In any case, although ISIS forces are close to Khan Sheikhoun they do not control that town. And there is no evidence that the rebel forces in that area have the interest or capability to manufacture chemicals.

The finger of suspicion therefore strongly points at the Syrian military as the perpetrators of this crime.

Why is this attack different?

Although chemical attacks against the Syrian population have continued over the past four years the Khan Sheikhoun attack is significantly different. After the August 2013 sarin attacks, Syria was compelled to join the Chemical Weapons Convention, declare all its chemical weapons and disarm. Chlorine barrel bombs were used after that, but their manufacture seemed makeshift and they were clearly not part of Syria’s former military chemical arsenal. Chlorine barrel bombs are a violation of the CWC but their possession does not indicate that Syria's 2013 declaration of its chemical weapons was incorrect.

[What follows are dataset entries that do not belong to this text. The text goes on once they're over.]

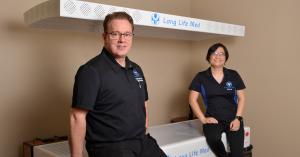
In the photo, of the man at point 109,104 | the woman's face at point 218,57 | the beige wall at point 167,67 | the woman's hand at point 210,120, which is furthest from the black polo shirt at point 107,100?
the beige wall at point 167,67

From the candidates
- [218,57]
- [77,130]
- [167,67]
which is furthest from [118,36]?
[167,67]

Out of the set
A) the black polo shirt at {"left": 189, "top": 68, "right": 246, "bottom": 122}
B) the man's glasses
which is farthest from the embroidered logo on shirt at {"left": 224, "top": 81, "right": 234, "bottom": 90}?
the man's glasses

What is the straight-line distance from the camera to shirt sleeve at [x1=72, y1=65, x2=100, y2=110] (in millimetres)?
1521

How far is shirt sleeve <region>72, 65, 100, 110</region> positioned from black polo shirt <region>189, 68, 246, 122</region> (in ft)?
4.22

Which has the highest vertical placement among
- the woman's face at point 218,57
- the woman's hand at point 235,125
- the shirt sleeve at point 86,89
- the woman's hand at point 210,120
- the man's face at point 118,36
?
the man's face at point 118,36

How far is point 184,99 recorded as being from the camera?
4.08 m

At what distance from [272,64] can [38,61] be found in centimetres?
230

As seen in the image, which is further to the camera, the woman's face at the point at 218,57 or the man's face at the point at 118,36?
the woman's face at the point at 218,57

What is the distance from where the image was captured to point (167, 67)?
12.6 ft

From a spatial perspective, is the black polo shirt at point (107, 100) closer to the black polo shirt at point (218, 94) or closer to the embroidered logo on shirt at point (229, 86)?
the black polo shirt at point (218, 94)

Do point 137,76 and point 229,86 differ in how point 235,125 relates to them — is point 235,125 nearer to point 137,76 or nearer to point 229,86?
point 229,86

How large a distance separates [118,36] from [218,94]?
128cm

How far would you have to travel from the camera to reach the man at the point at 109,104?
1552 mm

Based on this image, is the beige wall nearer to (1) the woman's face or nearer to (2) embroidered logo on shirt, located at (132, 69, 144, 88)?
(1) the woman's face
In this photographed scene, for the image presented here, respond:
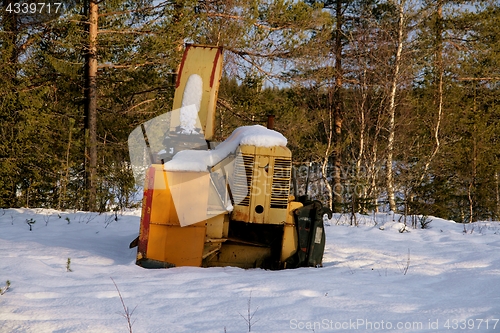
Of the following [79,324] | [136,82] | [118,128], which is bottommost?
[79,324]

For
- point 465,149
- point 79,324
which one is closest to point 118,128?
point 79,324

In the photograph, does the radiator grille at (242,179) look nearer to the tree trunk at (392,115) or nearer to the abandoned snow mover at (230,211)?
the abandoned snow mover at (230,211)

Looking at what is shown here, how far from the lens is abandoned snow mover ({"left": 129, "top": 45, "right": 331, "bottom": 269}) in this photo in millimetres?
5184

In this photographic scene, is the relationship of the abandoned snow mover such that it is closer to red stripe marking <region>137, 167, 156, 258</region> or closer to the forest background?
red stripe marking <region>137, 167, 156, 258</region>

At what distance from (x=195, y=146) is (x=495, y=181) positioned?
16184 mm

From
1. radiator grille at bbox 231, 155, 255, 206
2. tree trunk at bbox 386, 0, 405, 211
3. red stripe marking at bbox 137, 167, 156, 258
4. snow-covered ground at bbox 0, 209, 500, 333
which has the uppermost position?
→ tree trunk at bbox 386, 0, 405, 211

Chlorine, if used for industrial reasons, is excluded.

Over the past few years CWC member states have expressed concern that Syria’s chemical declaration is inaccurate and incomplete. Indeed over the past two years the OPCW has held continuing discussions with Syria to resolve discrepancies, so far without success. Although the nature of these discussions is confidential, statements made by various delegates to the OPCW suggest that although the majority of Syria’s chemical holdings were disclosed, details are missing on a broad range of issues, including on munitions and manufacture.

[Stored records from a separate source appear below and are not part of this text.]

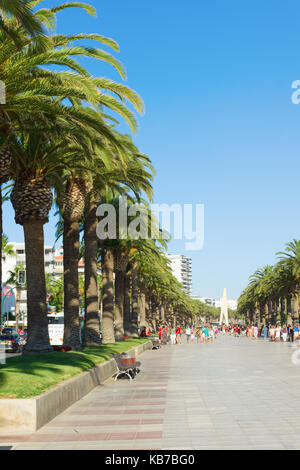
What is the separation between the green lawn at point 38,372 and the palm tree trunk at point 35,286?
0.87m

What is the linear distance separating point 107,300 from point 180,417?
19994 millimetres

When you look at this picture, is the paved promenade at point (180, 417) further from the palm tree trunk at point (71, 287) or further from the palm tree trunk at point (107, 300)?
the palm tree trunk at point (107, 300)

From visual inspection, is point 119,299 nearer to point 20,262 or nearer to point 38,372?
point 38,372

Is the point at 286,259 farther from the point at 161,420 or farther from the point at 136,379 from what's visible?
the point at 161,420

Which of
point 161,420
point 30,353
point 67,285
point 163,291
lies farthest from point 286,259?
point 161,420

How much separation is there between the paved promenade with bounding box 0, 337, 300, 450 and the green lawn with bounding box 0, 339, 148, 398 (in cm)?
70

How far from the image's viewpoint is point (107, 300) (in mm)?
30312

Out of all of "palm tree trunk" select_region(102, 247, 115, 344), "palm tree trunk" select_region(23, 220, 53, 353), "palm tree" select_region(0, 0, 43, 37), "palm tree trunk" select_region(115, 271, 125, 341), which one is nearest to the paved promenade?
"palm tree trunk" select_region(23, 220, 53, 353)

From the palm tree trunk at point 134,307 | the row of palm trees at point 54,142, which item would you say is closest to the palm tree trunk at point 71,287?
the row of palm trees at point 54,142

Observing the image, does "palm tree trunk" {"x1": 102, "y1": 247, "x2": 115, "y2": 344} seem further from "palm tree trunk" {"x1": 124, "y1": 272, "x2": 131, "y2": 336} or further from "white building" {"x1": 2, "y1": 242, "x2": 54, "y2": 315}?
"white building" {"x1": 2, "y1": 242, "x2": 54, "y2": 315}

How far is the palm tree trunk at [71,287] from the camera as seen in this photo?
22.4 metres

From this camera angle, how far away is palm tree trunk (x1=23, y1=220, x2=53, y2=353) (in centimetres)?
1783

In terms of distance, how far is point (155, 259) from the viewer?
136ft

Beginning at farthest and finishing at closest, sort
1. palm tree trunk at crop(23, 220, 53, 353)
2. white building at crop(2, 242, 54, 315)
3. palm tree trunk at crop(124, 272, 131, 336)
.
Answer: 1. white building at crop(2, 242, 54, 315)
2. palm tree trunk at crop(124, 272, 131, 336)
3. palm tree trunk at crop(23, 220, 53, 353)
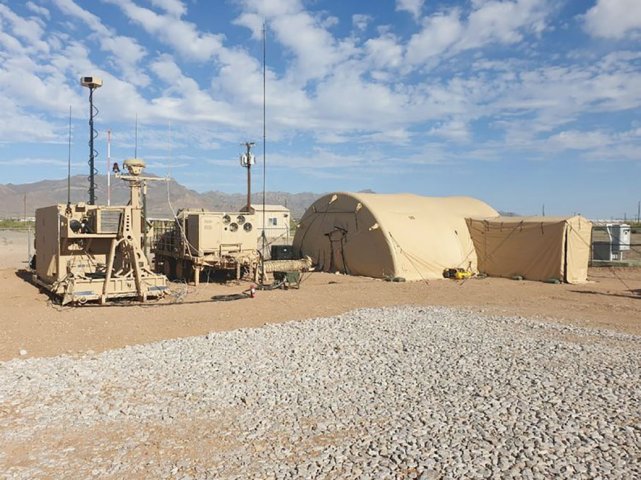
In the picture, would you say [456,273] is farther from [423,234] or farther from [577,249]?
[577,249]

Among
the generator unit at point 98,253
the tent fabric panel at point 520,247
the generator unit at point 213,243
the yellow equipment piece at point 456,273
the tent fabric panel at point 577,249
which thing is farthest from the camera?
the yellow equipment piece at point 456,273

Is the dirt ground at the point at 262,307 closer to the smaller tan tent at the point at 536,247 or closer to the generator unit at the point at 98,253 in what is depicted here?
the generator unit at the point at 98,253

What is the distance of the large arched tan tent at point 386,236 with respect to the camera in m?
19.6

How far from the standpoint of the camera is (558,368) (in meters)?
8.09

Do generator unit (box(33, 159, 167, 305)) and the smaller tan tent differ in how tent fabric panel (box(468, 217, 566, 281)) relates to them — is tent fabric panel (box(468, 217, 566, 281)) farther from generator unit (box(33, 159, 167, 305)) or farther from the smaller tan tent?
generator unit (box(33, 159, 167, 305))

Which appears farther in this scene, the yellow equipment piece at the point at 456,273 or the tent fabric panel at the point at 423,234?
the yellow equipment piece at the point at 456,273

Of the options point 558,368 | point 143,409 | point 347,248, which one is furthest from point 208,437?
point 347,248

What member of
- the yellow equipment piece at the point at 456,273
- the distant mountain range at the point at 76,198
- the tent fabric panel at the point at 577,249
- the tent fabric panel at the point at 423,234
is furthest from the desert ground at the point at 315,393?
the distant mountain range at the point at 76,198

The Khan Sheikhoun attack now appears to be demonstrable proof that Syria's CWC declaration, the basis for its chemical disarmament, is inaccurate. At the very least, Syria has retained undeclared stocks of a nerve agent, possibly sarin in binary form, and the munitions to deliver it. What other chemical weapons may be undeclared can only be speculated on, but given the recent event it is reasonable to assume that some exist.

Where to now?

A Joint Investigative Mechanism (JIM) employing experts from the UN and OPCW was established by the UN Security Council a couple of years ago to determine who was responsible for chemical attacks in Syria following the August 2013 event; the Council emphasised its determination that those responsible would be held accountable.

The JIM has since reported to the Council that Syria was the perpetrator of two chlorine attacks and ISIS of one mustard attack; other alleged attacks are still under investigation. In spite of this finding, very little action has been taken against those responsible. Russia and eight other nations have simply dismissed the JIM as political.

There have now been a number of calls, including by Australia, for a full investigation in to the Khan Sheikhoun attack. However, the recent JIM experience does not auger well for this process, nor for a solution through the UN.

The Trump Administration has today taken its own action, launching a cruise missile strike against a Syrian airfield 'to prevent and deter the spread and use of deadly chemical weapons'. However, it seems unlikely that such action will have any profound or long lasting effect on the Assad regime. Indeed it is difficult to envisage what measures, political or military, the US could realistically take to bring Syria to account. In all probability, the abhorrent Khan Sheikhoun chemical attack is likely to be lost in the wider Syrian crisis, with its almost 5 million external refugees, its growing internal humanitarian needs and its political complexity.

As depressing and alarming as it is, the world may therefore expect that Syria will continue to use its remaining chemical weapons against its populace, whenever it chooses and with relative impunity.